Introduction

The family Secoviridae was created in 2009 after amalgamation of the now-dissolved families Comoviridae and Sequiviridae and is the only family of plant viruses assigned to the order Picornavirales [13]. Members of the family, referred to as secovirids, share common properties with other members of the order: (1) a positive-strand RNA genome, which can be monopartite or bipartite, with each RNA linked at its 5’ end to a small viral protein termed “VPg”, (2) the production of large polyproteins that are cleaved by viral proteases, (3) a conserved “replication block” within the RNA1-encoded polyprotein that includes a type III helicase, the VPg, a cysteine protease related to the picornavirus 3C protease, and a type I RNA-dependent RNA polymerase, (4) a 25- to 30-nm icosahedral capsid with a pseudo T = 3 symmetry.
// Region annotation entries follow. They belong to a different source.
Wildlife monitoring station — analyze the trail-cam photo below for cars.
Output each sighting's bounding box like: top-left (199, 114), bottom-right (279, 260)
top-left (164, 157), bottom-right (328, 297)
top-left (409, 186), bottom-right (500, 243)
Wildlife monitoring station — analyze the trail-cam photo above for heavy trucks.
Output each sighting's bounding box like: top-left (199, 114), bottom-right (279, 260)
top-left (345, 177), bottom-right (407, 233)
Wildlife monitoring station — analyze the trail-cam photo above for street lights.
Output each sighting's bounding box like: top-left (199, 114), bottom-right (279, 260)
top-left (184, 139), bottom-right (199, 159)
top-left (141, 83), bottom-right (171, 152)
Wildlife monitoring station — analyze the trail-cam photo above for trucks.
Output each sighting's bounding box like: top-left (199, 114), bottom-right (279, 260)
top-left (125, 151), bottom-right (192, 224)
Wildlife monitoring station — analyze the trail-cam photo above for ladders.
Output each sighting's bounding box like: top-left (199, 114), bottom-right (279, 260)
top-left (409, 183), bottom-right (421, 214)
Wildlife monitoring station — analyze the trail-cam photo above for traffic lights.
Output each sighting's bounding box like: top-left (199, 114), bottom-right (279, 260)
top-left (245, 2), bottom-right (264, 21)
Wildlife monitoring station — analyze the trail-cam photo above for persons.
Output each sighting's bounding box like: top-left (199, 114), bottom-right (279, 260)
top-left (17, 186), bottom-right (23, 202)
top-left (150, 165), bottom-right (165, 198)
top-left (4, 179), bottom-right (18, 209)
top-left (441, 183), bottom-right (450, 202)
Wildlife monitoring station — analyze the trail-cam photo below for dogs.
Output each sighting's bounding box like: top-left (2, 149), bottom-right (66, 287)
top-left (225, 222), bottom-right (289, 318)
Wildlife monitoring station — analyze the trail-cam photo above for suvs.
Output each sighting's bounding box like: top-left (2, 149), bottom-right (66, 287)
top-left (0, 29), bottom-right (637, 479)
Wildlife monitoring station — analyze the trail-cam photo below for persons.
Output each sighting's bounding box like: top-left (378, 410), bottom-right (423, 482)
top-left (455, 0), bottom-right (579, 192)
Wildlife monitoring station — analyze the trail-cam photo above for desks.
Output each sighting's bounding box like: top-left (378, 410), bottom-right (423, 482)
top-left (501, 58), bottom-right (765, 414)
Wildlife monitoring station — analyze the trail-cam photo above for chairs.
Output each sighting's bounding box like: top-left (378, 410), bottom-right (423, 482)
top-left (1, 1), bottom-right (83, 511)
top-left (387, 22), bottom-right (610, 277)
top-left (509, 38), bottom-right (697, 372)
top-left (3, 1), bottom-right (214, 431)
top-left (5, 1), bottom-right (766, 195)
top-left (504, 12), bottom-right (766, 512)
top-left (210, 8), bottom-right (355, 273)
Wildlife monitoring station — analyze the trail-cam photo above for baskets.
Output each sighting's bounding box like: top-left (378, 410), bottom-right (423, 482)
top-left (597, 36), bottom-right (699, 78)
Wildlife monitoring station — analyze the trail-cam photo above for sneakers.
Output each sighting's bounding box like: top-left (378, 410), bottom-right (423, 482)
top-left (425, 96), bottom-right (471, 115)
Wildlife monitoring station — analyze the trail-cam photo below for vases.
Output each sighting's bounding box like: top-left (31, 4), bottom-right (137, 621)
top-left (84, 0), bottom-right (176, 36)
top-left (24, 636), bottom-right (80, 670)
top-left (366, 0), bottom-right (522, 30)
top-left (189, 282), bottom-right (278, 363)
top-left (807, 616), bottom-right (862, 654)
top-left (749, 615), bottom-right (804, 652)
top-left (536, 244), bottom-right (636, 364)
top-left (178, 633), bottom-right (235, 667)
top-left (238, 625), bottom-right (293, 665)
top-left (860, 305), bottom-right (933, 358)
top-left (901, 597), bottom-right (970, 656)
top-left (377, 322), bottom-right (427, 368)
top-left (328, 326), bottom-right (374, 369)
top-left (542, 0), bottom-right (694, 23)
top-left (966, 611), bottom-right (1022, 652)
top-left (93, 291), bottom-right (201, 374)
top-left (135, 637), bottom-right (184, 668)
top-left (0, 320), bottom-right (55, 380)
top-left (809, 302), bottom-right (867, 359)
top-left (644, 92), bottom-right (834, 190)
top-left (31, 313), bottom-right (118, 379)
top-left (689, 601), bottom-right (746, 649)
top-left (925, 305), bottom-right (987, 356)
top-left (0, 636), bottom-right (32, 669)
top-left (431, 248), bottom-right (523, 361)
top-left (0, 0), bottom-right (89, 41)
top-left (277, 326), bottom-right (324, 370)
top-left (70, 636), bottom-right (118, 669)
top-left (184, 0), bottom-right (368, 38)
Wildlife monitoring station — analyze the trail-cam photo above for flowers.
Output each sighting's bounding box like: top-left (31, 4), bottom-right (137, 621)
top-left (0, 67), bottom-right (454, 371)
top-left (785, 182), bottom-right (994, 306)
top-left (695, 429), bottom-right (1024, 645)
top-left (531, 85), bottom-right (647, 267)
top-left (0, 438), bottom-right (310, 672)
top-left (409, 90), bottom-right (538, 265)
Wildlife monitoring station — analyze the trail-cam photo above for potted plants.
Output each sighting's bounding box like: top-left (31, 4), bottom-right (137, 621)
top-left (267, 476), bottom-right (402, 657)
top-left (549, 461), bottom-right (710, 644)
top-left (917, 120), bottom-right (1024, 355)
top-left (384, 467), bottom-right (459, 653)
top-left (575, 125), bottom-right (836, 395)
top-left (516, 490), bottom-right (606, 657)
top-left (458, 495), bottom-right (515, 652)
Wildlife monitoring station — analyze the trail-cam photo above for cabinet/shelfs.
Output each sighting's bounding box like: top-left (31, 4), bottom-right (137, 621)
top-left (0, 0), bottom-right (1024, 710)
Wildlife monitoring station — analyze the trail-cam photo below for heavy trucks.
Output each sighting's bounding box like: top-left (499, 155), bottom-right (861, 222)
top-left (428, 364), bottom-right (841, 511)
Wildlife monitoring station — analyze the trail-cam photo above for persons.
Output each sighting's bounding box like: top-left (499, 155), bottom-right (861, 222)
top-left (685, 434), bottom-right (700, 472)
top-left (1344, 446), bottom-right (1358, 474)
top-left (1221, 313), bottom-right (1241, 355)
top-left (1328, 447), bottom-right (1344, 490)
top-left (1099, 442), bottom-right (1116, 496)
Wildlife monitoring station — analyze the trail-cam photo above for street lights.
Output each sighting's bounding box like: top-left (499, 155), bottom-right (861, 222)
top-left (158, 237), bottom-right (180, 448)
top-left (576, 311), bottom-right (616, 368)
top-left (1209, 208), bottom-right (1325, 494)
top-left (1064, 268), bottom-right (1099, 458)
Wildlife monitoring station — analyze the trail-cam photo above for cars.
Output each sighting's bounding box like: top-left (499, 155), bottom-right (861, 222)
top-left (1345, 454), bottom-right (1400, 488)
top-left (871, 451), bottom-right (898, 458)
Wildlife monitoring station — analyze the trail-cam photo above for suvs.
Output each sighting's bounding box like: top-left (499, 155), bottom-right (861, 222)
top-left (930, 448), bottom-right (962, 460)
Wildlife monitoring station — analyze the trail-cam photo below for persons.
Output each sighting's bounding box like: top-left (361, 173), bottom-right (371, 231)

The capsid is composed of 60 coat protein (CP) subunits, each consisting of three β-barrel domains that can be divided into a single large CP, or into two or three smaller CPs depending on the genus.

Currently, there are eight genera in the family Secoviridae: the genera Sadwavirus, Torradovirus, Cheravirus, Sequivirus and Waikavirus, which do not belong to a subfamily, and three genera (Comovirus, Fabavirus, Nepovirus) in the subfamily Comovirinae [16]. Within the family, phylogenetic relationships have been used to distinguish genera and subfamilies. In particular, the so-called “Pro-Pol” sequence, which is defined as the sequence between the conserved catalytic cysteine (or serine) of the 3C-like protease and the GDD motif of the RNA-dependent RNA polymerase, has been used to refine the taxonomy of the family Secoviridae and its relationship to other members of the order [7, 8, 13]. Additional criteria have also been used to distinguish genera in the family: (1) the number of genomic RNAs (one for sequiviruses and waikaviruses, two for all other genera), (2) the number of protein domains and/or processing sites within the polyproteins, (3) the number of CPs (one CP of 53-60 kDa for nepoviruses; two CPs of 35-40 kDa and 20-25 kDa for comoviruses, fabaviruses and sadwaviruses; and three CPs of 20-25 kDa for cheraviruses, torradoviruses, sequiviruses and waikaviruses), (4) the presence of additional open reading frames (ORFs), e.g., one additional ORF on the RNA2 of torradoviruses in addition to the large polyprotein, and (5) the presence of subgenomic RNAs. Not all criteria need to be met simultaneously.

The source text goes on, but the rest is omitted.